Spatial reasoning question data:

====================

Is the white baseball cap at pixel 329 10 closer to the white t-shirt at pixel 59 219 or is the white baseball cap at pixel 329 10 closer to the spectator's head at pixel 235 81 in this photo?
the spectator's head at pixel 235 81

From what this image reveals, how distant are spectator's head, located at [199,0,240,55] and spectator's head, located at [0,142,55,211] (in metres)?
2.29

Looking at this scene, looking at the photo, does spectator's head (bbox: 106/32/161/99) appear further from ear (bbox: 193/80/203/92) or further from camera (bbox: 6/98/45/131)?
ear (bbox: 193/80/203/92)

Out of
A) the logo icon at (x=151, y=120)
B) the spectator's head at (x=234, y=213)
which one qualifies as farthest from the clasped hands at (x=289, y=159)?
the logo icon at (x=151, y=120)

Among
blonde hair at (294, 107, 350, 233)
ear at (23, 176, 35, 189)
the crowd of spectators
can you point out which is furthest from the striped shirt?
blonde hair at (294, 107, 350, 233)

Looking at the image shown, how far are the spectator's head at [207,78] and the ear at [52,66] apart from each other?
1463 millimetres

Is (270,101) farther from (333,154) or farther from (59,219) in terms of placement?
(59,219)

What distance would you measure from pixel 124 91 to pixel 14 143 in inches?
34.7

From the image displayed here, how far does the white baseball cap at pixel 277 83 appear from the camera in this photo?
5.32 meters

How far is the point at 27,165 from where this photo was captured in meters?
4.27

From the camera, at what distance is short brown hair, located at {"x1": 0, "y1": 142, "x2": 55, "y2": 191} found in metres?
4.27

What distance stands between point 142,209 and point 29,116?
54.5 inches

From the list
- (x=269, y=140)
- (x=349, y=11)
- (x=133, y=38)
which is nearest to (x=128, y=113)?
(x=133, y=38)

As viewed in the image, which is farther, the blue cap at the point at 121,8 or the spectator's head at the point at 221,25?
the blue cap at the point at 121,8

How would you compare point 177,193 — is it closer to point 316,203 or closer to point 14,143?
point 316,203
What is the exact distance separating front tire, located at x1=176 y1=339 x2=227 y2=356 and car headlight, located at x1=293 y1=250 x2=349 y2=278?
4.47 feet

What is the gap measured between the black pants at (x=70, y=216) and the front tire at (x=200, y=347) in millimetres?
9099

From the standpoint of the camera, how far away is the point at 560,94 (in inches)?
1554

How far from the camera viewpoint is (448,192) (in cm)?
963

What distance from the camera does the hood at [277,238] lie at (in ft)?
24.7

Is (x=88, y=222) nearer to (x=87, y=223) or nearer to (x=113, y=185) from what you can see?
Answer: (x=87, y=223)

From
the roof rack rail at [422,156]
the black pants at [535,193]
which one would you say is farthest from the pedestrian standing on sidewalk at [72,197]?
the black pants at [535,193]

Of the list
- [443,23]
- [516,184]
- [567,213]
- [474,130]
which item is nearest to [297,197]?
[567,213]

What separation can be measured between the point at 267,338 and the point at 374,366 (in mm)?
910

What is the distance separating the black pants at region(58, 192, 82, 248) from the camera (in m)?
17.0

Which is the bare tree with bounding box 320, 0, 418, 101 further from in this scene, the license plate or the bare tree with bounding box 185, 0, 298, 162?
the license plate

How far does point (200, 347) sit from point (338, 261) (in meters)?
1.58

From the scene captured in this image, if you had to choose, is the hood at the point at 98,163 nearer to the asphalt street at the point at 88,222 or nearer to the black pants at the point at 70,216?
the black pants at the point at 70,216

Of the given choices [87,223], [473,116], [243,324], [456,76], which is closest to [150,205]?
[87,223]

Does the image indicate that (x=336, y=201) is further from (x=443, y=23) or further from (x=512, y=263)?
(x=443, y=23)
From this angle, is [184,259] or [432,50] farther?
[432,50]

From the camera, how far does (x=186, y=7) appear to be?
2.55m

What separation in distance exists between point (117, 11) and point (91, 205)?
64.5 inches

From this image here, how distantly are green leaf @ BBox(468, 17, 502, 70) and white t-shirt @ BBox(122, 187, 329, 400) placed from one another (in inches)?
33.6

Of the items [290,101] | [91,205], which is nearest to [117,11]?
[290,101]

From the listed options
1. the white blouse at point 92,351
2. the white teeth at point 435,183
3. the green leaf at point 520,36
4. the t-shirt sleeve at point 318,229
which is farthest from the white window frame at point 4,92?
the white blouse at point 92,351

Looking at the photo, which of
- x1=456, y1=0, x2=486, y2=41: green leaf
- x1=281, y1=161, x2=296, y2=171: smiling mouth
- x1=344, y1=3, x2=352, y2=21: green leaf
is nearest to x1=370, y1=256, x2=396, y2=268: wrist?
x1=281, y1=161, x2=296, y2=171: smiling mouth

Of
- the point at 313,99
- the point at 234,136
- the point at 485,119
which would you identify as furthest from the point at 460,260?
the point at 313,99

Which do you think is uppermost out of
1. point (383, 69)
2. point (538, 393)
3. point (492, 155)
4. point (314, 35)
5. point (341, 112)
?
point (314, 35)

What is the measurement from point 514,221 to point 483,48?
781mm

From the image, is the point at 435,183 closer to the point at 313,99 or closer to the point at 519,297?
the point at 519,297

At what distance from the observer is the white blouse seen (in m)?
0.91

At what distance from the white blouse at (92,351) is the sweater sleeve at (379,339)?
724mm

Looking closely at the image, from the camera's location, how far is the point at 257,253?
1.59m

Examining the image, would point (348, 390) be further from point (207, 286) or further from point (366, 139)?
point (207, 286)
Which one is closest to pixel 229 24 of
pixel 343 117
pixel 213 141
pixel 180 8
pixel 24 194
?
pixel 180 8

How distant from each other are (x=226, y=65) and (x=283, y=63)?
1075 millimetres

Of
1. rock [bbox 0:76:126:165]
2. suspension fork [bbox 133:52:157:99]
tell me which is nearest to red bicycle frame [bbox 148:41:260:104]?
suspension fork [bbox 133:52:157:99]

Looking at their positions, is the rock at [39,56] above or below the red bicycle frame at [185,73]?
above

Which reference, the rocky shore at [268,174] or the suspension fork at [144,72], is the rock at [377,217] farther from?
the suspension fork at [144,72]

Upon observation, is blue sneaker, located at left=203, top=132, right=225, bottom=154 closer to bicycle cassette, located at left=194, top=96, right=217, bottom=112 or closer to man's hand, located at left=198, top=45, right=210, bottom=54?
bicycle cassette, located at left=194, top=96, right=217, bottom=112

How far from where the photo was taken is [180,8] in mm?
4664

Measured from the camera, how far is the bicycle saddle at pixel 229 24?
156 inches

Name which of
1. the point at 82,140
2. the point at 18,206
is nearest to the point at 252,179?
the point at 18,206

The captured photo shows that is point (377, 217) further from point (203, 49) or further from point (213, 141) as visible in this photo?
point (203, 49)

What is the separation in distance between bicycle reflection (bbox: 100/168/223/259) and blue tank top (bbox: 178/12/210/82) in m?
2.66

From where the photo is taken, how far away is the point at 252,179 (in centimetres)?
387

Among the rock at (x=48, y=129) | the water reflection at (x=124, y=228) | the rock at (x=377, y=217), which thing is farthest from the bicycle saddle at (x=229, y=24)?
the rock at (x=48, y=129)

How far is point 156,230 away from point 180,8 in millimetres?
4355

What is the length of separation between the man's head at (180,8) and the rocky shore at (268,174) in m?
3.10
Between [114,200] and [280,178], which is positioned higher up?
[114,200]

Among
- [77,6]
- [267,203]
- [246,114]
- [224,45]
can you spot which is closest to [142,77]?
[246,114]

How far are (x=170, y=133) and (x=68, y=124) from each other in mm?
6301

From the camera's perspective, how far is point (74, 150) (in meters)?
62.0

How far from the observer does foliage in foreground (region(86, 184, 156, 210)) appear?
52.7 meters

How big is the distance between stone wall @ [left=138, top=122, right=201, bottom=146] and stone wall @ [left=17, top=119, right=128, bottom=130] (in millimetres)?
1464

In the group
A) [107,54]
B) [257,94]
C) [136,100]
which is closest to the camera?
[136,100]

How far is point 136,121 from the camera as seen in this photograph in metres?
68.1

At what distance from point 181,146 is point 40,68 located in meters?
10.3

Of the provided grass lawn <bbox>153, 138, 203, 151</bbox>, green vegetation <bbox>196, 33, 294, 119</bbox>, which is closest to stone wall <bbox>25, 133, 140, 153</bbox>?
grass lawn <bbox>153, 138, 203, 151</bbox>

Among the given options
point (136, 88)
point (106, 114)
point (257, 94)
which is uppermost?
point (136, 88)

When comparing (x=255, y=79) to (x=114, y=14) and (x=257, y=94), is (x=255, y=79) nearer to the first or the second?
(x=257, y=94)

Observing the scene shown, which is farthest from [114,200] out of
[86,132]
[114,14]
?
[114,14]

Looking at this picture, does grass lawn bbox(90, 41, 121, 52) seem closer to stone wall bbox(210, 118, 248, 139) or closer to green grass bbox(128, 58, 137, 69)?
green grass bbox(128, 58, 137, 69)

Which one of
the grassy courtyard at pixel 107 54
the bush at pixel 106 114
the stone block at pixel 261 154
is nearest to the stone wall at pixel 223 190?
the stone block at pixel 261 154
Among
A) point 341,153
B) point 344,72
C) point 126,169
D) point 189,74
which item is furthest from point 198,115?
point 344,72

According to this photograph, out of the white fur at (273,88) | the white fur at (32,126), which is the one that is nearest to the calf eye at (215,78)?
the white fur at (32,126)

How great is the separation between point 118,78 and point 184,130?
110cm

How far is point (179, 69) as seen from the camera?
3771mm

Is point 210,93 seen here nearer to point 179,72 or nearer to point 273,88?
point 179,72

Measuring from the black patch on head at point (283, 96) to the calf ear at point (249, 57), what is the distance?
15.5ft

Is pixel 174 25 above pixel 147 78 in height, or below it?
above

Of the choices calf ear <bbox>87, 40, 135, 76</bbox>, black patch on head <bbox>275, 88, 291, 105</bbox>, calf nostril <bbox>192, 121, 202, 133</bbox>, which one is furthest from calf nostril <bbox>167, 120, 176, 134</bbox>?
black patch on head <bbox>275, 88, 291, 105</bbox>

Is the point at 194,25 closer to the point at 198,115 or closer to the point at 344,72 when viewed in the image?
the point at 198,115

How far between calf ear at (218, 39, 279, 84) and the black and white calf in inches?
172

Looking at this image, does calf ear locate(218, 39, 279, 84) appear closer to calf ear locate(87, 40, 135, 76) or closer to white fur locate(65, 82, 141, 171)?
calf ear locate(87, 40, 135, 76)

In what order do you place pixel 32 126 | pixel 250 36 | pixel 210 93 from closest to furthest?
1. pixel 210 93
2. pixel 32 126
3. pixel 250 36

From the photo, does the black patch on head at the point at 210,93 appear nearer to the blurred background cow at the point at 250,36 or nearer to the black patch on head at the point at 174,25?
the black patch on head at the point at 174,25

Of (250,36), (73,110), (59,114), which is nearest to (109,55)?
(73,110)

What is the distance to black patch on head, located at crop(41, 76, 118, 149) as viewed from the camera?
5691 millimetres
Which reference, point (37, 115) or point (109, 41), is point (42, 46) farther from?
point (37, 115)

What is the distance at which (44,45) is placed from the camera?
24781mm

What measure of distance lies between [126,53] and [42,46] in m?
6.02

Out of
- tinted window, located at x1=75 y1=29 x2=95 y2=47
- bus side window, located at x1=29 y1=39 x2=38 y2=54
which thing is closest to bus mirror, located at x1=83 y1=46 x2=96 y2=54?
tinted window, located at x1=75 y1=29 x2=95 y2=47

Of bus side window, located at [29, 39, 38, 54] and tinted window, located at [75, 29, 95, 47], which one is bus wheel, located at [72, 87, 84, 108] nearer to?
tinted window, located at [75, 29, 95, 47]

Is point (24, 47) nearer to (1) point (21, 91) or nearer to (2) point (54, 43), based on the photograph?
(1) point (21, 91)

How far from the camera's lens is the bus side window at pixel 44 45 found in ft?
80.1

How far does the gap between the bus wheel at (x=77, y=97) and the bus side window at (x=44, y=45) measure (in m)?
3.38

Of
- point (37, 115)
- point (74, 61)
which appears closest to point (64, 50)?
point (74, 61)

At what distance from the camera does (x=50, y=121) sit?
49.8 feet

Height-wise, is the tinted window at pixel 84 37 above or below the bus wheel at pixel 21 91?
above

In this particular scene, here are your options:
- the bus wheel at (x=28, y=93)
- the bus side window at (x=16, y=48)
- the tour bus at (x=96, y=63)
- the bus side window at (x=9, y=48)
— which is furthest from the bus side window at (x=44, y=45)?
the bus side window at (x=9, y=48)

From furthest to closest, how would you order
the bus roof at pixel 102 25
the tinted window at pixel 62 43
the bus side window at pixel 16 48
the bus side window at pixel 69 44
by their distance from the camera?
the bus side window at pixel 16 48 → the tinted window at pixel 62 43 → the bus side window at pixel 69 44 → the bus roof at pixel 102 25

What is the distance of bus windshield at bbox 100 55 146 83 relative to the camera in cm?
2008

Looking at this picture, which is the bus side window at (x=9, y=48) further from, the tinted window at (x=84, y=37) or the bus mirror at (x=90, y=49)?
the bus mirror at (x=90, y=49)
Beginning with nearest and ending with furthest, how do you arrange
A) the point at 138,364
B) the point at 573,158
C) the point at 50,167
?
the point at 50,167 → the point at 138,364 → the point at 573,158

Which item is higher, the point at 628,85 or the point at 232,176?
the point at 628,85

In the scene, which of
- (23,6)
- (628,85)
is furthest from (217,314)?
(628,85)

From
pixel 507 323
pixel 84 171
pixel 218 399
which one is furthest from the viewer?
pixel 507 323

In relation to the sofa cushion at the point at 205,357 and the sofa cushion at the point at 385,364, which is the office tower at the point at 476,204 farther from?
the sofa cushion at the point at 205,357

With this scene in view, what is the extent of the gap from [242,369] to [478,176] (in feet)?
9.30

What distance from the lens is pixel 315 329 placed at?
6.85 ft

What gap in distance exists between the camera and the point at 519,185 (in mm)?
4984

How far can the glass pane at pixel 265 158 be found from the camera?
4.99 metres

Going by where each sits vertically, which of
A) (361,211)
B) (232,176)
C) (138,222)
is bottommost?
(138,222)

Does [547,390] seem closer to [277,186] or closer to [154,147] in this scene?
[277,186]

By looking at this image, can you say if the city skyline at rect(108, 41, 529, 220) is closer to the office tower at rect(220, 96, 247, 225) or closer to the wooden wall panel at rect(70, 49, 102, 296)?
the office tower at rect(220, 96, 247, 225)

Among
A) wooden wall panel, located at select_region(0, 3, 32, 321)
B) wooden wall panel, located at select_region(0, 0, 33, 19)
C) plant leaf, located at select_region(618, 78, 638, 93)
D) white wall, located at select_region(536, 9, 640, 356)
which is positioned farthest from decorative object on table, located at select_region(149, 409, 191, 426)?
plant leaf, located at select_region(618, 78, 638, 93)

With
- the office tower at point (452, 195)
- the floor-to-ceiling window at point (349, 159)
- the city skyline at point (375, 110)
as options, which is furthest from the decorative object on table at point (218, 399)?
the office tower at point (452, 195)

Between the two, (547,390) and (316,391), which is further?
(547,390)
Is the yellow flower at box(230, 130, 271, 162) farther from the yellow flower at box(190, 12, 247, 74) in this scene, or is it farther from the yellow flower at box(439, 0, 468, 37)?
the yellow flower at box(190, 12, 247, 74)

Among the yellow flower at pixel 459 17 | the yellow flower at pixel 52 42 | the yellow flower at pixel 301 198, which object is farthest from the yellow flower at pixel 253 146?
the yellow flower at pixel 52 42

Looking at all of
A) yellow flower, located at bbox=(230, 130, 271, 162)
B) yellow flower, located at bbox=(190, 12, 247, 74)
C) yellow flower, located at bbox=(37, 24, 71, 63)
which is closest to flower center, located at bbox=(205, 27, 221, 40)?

====================

GOAL OF THE EXERCISE: Starting at the line that contains "Between the two, (547,390)", retype each line through the end of the listing above and nothing else.

EXERCISE RESULT:
Between the two, (547,390) and (316,391), which is further?
(547,390)
Is the yellow flower at box(230, 130, 271, 162) farther from the yellow flower at box(190, 12, 247, 74) in this scene, or is it farther from the yellow flower at box(439, 0, 468, 37)?
the yellow flower at box(190, 12, 247, 74)

Among the yellow flower at pixel 459 17 | the yellow flower at pixel 52 42 | the yellow flower at pixel 301 198, which object is farthest from the yellow flower at pixel 253 146?
the yellow flower at pixel 52 42

Looking at all of
A) yellow flower, located at bbox=(230, 130, 271, 162)
B) yellow flower, located at bbox=(190, 12, 247, 74)
C) yellow flower, located at bbox=(37, 24, 71, 63)
which is closest to flower center, located at bbox=(205, 27, 221, 40)?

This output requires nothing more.